Jaheira se recula de surprise. Thranduil s'éloigna d'elle et sa blessure se recouvra en un instant pour ne laisser apparaître que peau saine et lisse. Il était à bout de souffle.
- Voilà tout ce qu'il me reste de votre mère, un artifice qu'elle avait créé pour dissimuler ma plaie, c'est grâce à elle que j'ai pu séduire ma femme, mais jamais cela ne dissimulera ma honte de n'avoir pu les sauver, mon épouse et elle !
Jaheira resta silencieuse, hébétée.
- Pallando...
- Pallando a évacué Gaïlind vers l'Est, ils devaient venir ici, rejoindre notre armée. Mais ils ont été piégés sur le chemin et emmenés à Gundabad de force tout comme votre mère. Il s'est battu de tout son être et a donné sa vie pour la sauver.
- Pourquoi est-elle partie ? Elle aurait pu rester à Fangorn... protégée par les ents.

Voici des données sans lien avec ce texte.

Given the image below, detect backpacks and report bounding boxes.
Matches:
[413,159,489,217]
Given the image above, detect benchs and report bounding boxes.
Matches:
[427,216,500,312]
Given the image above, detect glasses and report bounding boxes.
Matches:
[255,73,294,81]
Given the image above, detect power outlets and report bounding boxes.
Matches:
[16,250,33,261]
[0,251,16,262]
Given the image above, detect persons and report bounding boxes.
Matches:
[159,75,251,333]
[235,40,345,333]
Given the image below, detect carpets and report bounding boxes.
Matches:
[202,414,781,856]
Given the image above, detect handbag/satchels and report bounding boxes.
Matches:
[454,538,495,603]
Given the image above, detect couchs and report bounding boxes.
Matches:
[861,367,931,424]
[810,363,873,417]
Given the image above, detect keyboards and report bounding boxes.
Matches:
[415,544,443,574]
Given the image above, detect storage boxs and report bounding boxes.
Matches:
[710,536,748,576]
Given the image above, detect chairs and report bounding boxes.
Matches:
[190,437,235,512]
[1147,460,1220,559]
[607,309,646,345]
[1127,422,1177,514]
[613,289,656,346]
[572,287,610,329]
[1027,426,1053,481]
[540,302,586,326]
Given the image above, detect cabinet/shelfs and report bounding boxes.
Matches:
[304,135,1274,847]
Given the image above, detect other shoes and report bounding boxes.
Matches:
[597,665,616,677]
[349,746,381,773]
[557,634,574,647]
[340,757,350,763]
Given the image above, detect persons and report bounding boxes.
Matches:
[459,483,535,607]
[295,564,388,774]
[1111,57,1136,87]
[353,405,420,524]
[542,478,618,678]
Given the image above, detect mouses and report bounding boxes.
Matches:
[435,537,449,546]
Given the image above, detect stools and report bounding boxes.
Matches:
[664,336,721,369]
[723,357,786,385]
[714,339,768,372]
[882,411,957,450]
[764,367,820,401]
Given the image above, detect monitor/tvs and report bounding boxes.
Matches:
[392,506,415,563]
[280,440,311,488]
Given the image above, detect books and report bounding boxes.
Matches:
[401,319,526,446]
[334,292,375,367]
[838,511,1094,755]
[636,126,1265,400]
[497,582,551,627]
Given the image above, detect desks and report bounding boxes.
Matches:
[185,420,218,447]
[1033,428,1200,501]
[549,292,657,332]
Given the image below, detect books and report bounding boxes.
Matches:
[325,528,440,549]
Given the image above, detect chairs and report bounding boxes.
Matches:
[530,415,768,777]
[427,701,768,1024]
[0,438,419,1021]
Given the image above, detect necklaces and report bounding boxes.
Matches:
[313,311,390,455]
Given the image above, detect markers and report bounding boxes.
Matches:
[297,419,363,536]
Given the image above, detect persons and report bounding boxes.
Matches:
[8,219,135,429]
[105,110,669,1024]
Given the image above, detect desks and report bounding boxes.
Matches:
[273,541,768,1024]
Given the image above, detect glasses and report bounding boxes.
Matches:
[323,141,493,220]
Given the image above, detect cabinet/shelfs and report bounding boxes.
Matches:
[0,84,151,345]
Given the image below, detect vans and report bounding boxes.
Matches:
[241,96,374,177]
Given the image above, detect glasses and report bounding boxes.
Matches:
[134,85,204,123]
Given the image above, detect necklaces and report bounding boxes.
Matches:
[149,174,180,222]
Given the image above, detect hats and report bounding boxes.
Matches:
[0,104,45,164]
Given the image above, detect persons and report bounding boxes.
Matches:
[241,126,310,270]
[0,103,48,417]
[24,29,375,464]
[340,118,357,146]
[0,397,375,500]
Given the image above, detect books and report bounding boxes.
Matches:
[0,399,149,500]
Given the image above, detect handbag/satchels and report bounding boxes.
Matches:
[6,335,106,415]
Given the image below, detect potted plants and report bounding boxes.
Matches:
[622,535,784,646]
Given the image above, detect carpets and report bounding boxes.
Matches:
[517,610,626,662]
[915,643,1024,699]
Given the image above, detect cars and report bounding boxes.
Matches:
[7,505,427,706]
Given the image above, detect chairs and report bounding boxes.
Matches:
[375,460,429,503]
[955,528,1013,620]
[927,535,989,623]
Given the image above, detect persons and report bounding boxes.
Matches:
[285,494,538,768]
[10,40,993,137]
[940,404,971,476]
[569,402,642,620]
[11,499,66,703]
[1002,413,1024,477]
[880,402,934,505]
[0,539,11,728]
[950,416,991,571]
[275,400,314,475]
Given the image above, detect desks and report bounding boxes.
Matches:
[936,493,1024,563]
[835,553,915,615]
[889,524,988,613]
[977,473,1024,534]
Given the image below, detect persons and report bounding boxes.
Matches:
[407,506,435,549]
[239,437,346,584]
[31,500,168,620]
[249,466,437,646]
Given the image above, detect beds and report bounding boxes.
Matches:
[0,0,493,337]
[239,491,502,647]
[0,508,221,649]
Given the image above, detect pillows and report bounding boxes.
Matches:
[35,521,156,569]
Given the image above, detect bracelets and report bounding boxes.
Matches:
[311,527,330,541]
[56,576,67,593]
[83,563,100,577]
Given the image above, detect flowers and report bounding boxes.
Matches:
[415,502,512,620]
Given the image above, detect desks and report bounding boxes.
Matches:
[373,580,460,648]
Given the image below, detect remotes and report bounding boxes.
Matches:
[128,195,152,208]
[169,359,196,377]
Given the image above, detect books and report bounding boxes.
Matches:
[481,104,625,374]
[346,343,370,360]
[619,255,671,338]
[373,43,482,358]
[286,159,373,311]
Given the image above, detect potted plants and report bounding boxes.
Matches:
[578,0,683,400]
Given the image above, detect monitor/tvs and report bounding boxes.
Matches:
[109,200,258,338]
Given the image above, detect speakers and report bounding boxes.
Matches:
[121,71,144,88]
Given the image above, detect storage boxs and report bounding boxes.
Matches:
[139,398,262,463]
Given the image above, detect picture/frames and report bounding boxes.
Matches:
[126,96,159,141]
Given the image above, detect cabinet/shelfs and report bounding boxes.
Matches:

- Annatar savait où était la cité.
- Il aurait pu attaquer bien avant !
- Vous. Où étiez-vous ? Demanda Thranduil. Vous étiez déjà née. Où vous a-t-on évacué après la Grande Attaque ?
- Je... J'ai été emmenée en Lórien.
- Nul ne connaissait votre existence, à part Pallando et moi-même. Haldir lui-même ignorait tout de votre naissance. Gaïlind s'est exilée des mois hors de Fangorn pour vous mettre au monde. Haldir a même cru à un enlèvement, il avait bondit de rage en revoyant Gaïlind. Mais Sauron a senti le sang, la puissance de sa délivrance et le pouvoir qui vous animait vous. Si vous étiez en fait à Fangorn, il aurait été logique qu'elle cherche à s'éloigner de vous pour brouiller les pistes.
- Sauron me cherchait... moi ?
- Sauron a mis à sac toute une cité pour vous retrouver, Gaïlind et vous. Lorsqu'il a appris pour votre naissance, il est entré dans une colère noire, jurant la mort de votre mère. Sauron ne pouvait corrompre Gaïlind alors il s'est tourné vers vous, espérant vous enlever. Lors de l'attaque, Gaïlind n'a fait que s'éloigner de Fangorn pour vous protéger ! A juste titre, Sauron ne pensait pas que votre mère se serait séparée de vous.
Jaheira avait toujours été persuadée que ses parents ne s'étaient que peu souciés d'elle, son cœur se brisa d'apprendre soudainement tant de sacrifices.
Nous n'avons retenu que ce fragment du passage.